Immobility opens the door to the possibility of significant complications. For the reasons listed above (preventing pneumonia, blood clot, bed sores, etc.), it is critical to get patients up and moving as soon as possible after surgery. There are a number of ways to help accomplish this goal.
Most importantly, the surgery should be performed soon after the injury. There is controversy about how soon the surgery should be preformed, but ideally within 48 hours of the injury, and possibly sooner. Many hospitals are getting better equipped at getting these individuals with broken hips to an operating room on either the day of or the day after their injury.

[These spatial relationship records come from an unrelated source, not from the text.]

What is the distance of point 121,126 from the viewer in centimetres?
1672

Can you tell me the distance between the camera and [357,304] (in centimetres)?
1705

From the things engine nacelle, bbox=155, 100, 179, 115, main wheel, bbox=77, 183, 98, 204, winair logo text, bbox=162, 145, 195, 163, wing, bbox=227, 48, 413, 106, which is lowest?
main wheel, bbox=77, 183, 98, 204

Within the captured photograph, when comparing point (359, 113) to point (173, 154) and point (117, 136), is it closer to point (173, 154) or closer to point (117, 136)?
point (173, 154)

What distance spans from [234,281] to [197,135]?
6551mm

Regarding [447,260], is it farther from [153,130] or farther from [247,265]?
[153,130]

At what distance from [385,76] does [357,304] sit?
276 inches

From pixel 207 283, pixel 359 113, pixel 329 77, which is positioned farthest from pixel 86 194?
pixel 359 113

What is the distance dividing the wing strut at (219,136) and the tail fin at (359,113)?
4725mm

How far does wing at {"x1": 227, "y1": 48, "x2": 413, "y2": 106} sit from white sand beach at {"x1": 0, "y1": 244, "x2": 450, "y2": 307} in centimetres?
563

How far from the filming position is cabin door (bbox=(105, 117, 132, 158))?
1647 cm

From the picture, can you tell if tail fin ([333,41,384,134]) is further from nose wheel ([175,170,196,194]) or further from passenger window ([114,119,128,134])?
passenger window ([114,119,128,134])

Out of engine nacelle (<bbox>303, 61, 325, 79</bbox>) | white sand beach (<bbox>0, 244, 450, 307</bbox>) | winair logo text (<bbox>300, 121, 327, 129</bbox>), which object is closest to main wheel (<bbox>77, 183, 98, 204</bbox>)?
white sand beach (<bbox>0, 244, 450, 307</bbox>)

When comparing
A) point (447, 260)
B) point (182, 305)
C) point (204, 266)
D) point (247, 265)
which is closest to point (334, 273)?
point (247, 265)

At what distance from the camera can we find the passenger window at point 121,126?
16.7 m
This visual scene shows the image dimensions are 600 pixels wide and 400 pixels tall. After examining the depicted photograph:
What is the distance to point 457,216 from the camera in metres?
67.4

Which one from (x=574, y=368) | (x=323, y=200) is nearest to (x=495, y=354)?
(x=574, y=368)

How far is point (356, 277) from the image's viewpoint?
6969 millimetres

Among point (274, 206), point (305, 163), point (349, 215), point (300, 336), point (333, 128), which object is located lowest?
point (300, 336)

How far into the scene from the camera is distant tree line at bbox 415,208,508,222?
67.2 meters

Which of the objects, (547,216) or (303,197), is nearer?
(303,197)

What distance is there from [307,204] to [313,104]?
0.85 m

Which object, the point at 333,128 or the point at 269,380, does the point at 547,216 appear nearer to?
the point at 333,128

There are situations where surgery has to be delayed, such as when there are other major medical issues that need to be addressed prior to a surgical procedure. Another common situation is when an individual on blood thinning medication breaks their hip. The blood thinning effects may need to be reversed prior to safely performing surgery.
The second step is to quickly get up and moving after the surgery. In the hours and days after surgery, the nursing staff and therapists will be working to get people up and moving. Even changing position and sitting up in a chair can help to prevent some of the complications that can occur in people with broken hips.
Chances of Recovery
Unfortunately, full recovery after a broken hip occurs in only about half of all people. The other half will have a decline in the function when compared to their pre-injury activity level. Sadly, almost one quarter of people who break a hip don’t live for a full year after their injury. While this group tends to represent the most frail people who break a hip, it is a startlingly large number.

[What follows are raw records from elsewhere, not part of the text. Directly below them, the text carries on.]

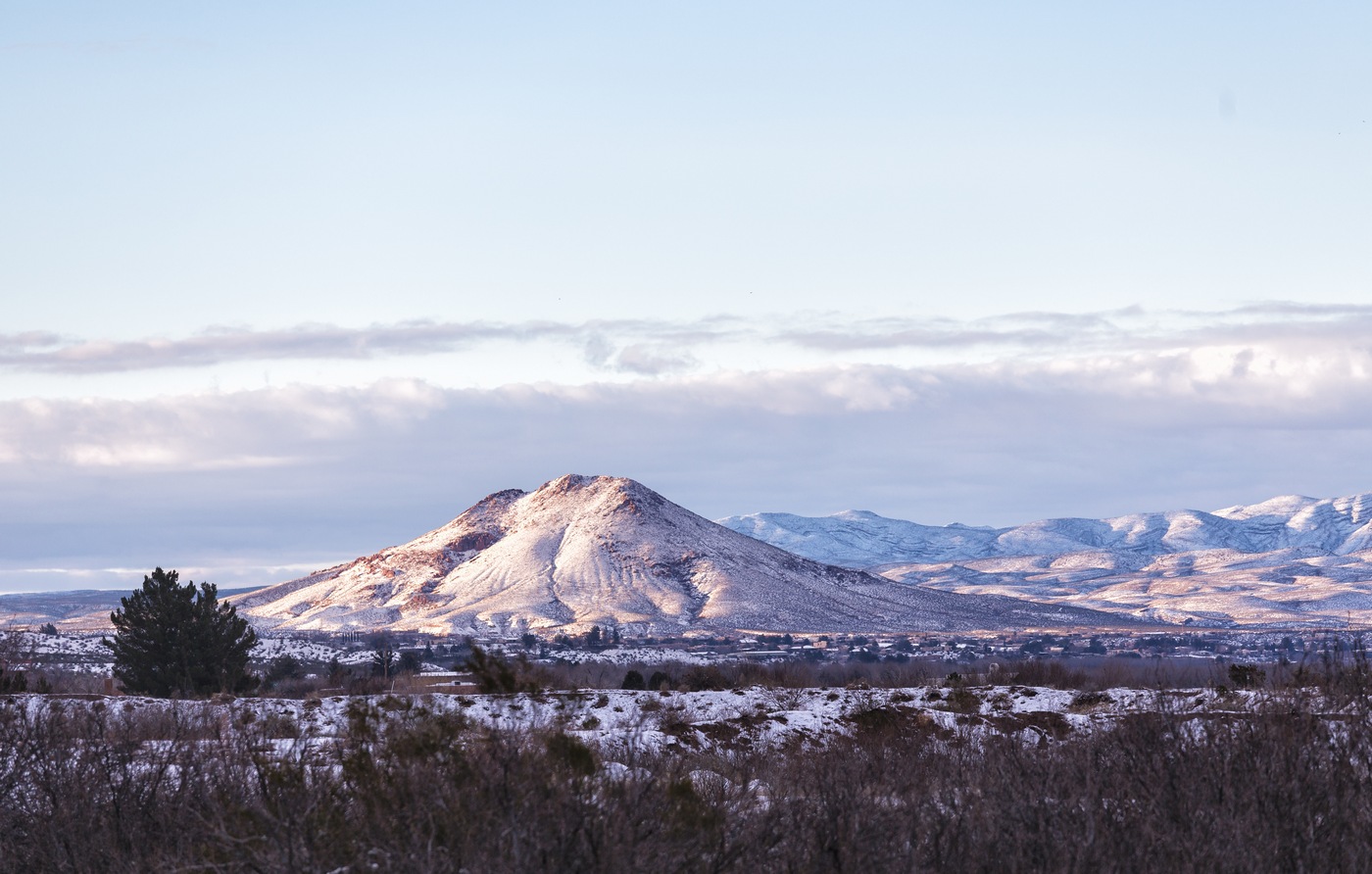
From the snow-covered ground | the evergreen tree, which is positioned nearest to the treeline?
the snow-covered ground

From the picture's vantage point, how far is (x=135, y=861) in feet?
48.7

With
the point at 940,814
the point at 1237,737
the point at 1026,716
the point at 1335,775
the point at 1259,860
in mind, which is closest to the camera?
the point at 1259,860

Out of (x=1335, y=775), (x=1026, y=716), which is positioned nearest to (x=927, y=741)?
(x=1026, y=716)

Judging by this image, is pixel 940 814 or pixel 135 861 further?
pixel 940 814

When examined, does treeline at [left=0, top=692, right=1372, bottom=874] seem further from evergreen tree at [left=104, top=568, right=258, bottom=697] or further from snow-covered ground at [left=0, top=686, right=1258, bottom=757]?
evergreen tree at [left=104, top=568, right=258, bottom=697]

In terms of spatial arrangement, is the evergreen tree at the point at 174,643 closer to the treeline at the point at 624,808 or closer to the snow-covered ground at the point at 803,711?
the snow-covered ground at the point at 803,711

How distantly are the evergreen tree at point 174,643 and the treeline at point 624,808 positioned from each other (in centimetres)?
3978

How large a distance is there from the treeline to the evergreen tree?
39779 mm

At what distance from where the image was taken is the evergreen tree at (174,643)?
2339 inches

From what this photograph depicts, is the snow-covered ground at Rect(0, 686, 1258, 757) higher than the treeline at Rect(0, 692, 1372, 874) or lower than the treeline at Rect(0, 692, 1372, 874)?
lower

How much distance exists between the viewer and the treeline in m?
13.1

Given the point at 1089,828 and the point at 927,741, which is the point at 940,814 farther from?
the point at 927,741

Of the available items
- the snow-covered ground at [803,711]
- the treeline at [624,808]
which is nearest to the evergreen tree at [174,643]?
the snow-covered ground at [803,711]

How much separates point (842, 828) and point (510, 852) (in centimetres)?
375
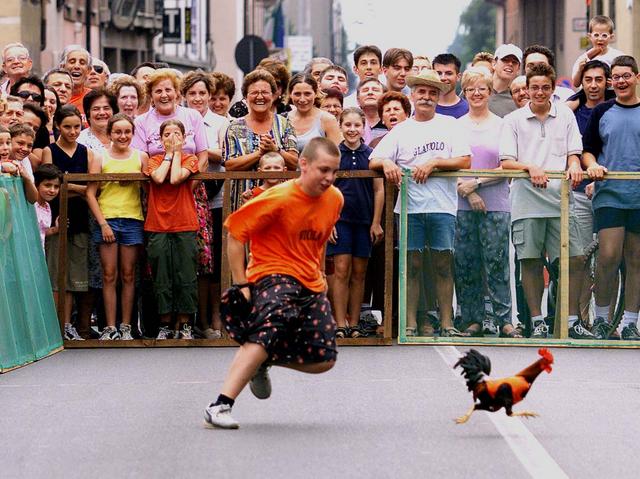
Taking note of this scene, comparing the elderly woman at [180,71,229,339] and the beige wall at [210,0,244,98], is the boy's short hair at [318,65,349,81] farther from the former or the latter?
the beige wall at [210,0,244,98]

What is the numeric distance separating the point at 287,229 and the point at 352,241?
478 cm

Obviously, everyone wants to be in the 50 percent of people who do regain their full function. In order to do so, people will have to regain the following:
Mobility: In order for joints to function properly, they need to move. A joint that is frozen in space may have good muscle tissue surrounding the joint, but without proper movement those muscles cannot function properly. Mobility can be impaired by fracture healing, deformity, implanted hardware, and scar tissue formation.
Strength: Restoration of muscle strength is critical after breaking ones hip. Unlike a hip replacement surgery recovery, where the muscle damage is minimal, the trauma of breaking a hip bone also damages muscle function significantly. In order to regain muscle function, it is critical to get the muscles working as soon as possible after surgery to prevent potentially permanent atrophy of the muscle tissue.
Balance: Recovery of balance is critical not only to regain function but also to prevent the potential for further injury. Balance is critical to activity, and a decline in function is often the result of a loss of balance. Use of ambulatory aids (canes or walker) can be helpful, but regaining proprioception and balance can help restore activity.
Full healing of a broken hip can take many months. Most fractures take 10-12 weeks for healing, and the muscle strength and mobility can take much longer. Typically, people get close to their full recovery within 6 months of the injury, but it can take up to a full year to achieve as much improvement as possible. That said, people who sustain a hip fracture should not wait for months or longer to be aggressive with their therapy. As time passes, the likelihood of regaining function steadily declines—the strongest gains are made early in the recovery process.
Hip fractures are serious injuries, and while full recovery is possible, it is not always achieved. In fact, about half of people who sustain a broken hip will have an overall decline in function even when their bone is fully healed. For that reason, timely surgery, early rehabilitation, and patience for a long recovery are important, and hopefully you or your loved one will be able to get back to all of the activities you enjoy!